Sexy retailer Abercrombie & Fitch(NYSE: ANF) reported expectation-beating fourth-quarter results yesterday after market close. The company capped off a difficult year filled with a seemingly endless supply of controversy.

From naked college kids hawking clothes in its juicy catalog Quarterly, to thongs for young girls sold in their children's stores, to racial missteps with some of its T-shirts, Abercrombie & Fitch is undoubtedly happy to breeze into fiscal 2003.

Despite (or perhaps because of) all the controversy, the retailer pulled off a solid quarter and year. Sales for Q4 rose 14.6% to $534.5 million. For the entire year, revenues jumped 17% to $1.6 billion. The only catch remains same-store sales. They were off 4% for the quarter and 5% for the year.

Back in January, Abercrombie raised earnings guidance for its fourth quarter to $0.86 to $0.88 a share. Yesterday, it reported $0.93 a share, ahead of revised expectations by three cents and last quarter's results by 19%. It earned $194.9 million for the year. That's 15.5% ahead of 2001's $168.7 million.

Its balance sheet also looks as fresh as one of its nubile models. Accounts receivables are nearly half of what they were last year. Inventory levels are up 32%, which might be cause for concern given the 17% sales growth, but the company has an explanation. Last year, it was left with too little inventory after Christmas and going into spring. It's correcting that mistake this time around so as not to lose sales.

While Abercrombie should certainly be congratulated on a great quarter and year, it faces some challenges. First, it needs to improve its flagship store's men's business. For the past several quarters, the women's side has been outperforming the men's. Hopefully, its spring mix will draw 'em in like frat boys to a kegger.

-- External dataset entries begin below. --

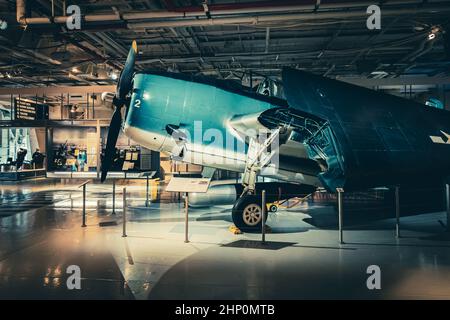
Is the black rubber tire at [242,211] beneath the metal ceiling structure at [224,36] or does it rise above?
beneath

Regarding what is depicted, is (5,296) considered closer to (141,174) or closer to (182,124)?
(182,124)

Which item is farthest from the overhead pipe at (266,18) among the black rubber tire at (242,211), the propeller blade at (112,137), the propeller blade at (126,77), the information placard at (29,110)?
the information placard at (29,110)

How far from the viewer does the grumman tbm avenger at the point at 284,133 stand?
6.50 meters

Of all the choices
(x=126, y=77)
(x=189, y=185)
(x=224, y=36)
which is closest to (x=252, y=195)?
(x=189, y=185)

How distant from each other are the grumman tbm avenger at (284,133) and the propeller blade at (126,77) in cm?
2

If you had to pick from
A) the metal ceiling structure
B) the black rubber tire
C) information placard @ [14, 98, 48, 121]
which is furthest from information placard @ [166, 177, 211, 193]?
information placard @ [14, 98, 48, 121]

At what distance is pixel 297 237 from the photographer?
622 centimetres

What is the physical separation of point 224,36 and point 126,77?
608 cm

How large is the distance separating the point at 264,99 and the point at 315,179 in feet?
6.61

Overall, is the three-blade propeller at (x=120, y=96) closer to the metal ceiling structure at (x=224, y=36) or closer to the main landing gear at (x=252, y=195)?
the metal ceiling structure at (x=224, y=36)

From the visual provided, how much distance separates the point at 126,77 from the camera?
6.65 meters

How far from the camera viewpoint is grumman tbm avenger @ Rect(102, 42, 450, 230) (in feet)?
21.3

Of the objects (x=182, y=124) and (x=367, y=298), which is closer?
(x=367, y=298)
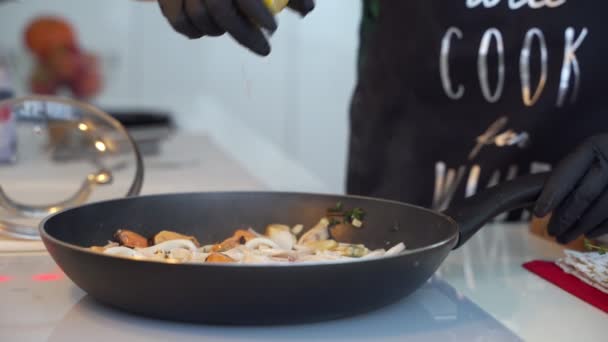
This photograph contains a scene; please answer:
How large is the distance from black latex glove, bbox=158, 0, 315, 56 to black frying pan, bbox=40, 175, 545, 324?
21 centimetres

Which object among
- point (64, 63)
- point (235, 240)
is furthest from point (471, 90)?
point (64, 63)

Also, the retailer has been squeezing every possible part of its business over the last year for cost savings. It's cut down on the hours worked by its well-outfitted employees. It's shrinking its fulfillment costs for the online business and reducing its sourcing costs. However, the company admits it's just about eked out all the available savings. Given this, Abercrombie won't be able to rely on this strategy as much in the coming year to strengthen its bottom line.

Shares have risen dramatically since Abercrombie raised its guidance back in January. Assuming the company continues executing and meeting its challenges head-on, it wears its P/E of around 15 well.

LouAnn Lofton owns shares of Abercrombie & Fitch.